レーザーアニーリング装置用エキシマレーザ発振器に関する技術提携
2002年07月01日
住友重機械工業株式会社(社長 日納義郎)は、SOPRA(ソプラ)社(フランス、社長: MARC・STEHLE)と高エネルギーのエキシマレーザ発振器の製造、販売に関する技術提携をしました。
SOPRA社は半導体、液晶用の計測・検査装置、分析器のほか、高エネルギーのエキシマレーザ発振器を製造する光学機器メーカです。フラットパネルディスプレイの製造に使われるアニーリング(熱処理)装置にはエキシマレーザ発振器が搭載されています。SOPRA社のエキシマレーザ発振器は、圧倒的に高いエネルギーとクラス最高のパルス間エネルギーの安定性をもつ反面、運転周波数が低いために、これまでは研究開発用途への適用に限られていました。最近SOPRA社は、運転周波数を上げる研究を行い、量産運転が可能な発振器を開発しました。この発振器は照射1回あたり15J(ジュール)のエネルギーを発生します。これは現在量産ラインに使われている最も高いクラスの1Jの発振器と比べて、格段に高い照射エネルギーです。

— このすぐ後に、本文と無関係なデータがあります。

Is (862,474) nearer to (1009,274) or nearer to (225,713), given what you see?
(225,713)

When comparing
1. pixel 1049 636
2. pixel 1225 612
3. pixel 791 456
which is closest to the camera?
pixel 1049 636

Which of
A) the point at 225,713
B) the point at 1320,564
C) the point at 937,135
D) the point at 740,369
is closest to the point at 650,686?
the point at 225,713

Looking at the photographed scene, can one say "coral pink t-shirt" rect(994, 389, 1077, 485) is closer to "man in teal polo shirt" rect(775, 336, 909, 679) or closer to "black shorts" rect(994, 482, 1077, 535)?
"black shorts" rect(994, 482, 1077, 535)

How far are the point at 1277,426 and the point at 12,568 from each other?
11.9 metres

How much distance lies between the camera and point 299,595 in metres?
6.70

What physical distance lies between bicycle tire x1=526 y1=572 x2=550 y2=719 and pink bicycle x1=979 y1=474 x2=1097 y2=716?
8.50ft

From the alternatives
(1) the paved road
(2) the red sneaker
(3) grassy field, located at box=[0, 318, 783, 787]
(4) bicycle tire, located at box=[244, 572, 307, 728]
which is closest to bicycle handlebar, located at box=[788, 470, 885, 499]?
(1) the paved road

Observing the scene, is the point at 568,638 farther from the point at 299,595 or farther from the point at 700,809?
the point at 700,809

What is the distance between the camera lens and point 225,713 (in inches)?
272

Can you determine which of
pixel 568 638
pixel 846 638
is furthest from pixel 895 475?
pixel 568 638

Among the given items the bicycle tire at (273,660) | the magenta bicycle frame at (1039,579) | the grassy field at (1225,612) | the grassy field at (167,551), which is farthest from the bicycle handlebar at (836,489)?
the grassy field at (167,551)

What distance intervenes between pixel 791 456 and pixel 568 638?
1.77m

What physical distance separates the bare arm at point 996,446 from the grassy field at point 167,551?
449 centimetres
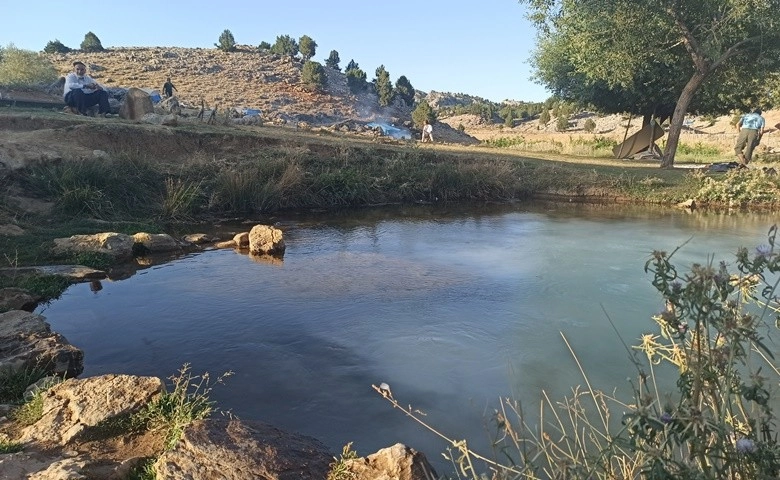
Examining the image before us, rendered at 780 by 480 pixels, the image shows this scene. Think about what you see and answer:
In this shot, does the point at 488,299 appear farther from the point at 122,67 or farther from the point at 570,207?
the point at 122,67

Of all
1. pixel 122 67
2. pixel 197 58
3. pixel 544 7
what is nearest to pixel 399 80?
pixel 197 58

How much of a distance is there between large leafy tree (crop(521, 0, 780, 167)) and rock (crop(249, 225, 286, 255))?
11.8 meters

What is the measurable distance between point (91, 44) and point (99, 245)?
53445 mm

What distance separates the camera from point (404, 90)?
58.6 meters

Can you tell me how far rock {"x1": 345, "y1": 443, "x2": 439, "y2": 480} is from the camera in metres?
3.06

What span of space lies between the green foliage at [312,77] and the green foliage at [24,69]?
1861 cm

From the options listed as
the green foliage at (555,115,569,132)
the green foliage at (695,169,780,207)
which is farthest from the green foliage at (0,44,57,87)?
the green foliage at (555,115,569,132)

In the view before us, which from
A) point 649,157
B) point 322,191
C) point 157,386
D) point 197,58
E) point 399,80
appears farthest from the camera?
point 399,80

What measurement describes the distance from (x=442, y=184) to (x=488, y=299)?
315 inches

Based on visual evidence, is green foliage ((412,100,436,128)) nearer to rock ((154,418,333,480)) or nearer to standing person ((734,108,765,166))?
standing person ((734,108,765,166))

当社はこの量産用高エネルギーエキシマレーザ発振器に注目し提携しました。
現在のレーザーアニーリング装置はエネルギーの不足を補うためにビームをライン形状にして、少しづつずらしながら繰返し照射する方法が用いられています。このライン照射ではビームのオーバーラップ部分の品質がばらつくという問題があります。SOPRA社の発振器はエネルギーが高いために、ビームを矩形状にした業界初のエリア照射が可能です。2.8インチパネル(携帯電話の画面サイズ)のエリア全面に一括で照射し、均一な組織を得ることで、ディスプレイの大幅な性能アップが可能となります。また、生産性が同じでもレーザーの照射回数は従来の30分の1と少なく、発振器の寿命を大幅に延ばすことができ、メンテナンスなどのランニングコストが半分以下となります。

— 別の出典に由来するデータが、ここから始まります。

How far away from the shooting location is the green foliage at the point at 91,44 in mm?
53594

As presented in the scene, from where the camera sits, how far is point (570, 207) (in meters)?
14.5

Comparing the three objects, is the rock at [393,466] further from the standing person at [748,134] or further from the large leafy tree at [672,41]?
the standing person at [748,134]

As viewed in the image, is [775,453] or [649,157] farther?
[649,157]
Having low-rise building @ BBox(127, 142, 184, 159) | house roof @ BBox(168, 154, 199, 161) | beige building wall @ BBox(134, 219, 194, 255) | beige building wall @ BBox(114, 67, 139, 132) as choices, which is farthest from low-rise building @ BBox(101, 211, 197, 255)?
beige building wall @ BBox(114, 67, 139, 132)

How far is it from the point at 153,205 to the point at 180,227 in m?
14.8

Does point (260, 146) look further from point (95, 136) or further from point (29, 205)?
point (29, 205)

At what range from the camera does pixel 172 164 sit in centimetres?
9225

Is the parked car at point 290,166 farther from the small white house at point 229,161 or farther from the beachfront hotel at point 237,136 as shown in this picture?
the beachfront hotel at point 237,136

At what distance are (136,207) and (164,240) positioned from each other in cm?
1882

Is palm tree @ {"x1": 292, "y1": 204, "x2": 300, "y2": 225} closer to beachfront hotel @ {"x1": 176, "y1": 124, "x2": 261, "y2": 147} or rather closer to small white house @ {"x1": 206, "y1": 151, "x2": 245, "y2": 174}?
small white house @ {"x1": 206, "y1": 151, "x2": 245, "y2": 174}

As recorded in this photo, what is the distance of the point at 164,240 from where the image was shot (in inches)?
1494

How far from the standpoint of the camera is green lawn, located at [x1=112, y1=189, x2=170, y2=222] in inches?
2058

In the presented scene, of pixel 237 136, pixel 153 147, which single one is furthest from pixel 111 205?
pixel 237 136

当社はすでに従来型のラインビームのレーザーアニーリング装置については国産化し、販売しています。今回の提携で、SOPRA社製の高エネルギーの発振器についても内製化し、エリアビーム照射が可能な量産型レーザーアニーリング装置「ELA-SOPRAシリーズ」として、低温ポリシリコン液晶、有機EL用として販売していきます。
今後、ライン照射とエリア照射の2つの方式を持つレーザーアニーリング装置メーカとして、様々用途のフラットパネルディスプレイに最適な装置を提供していくと共に、新商品の開発と一層の顧客サポートの充実を図ります。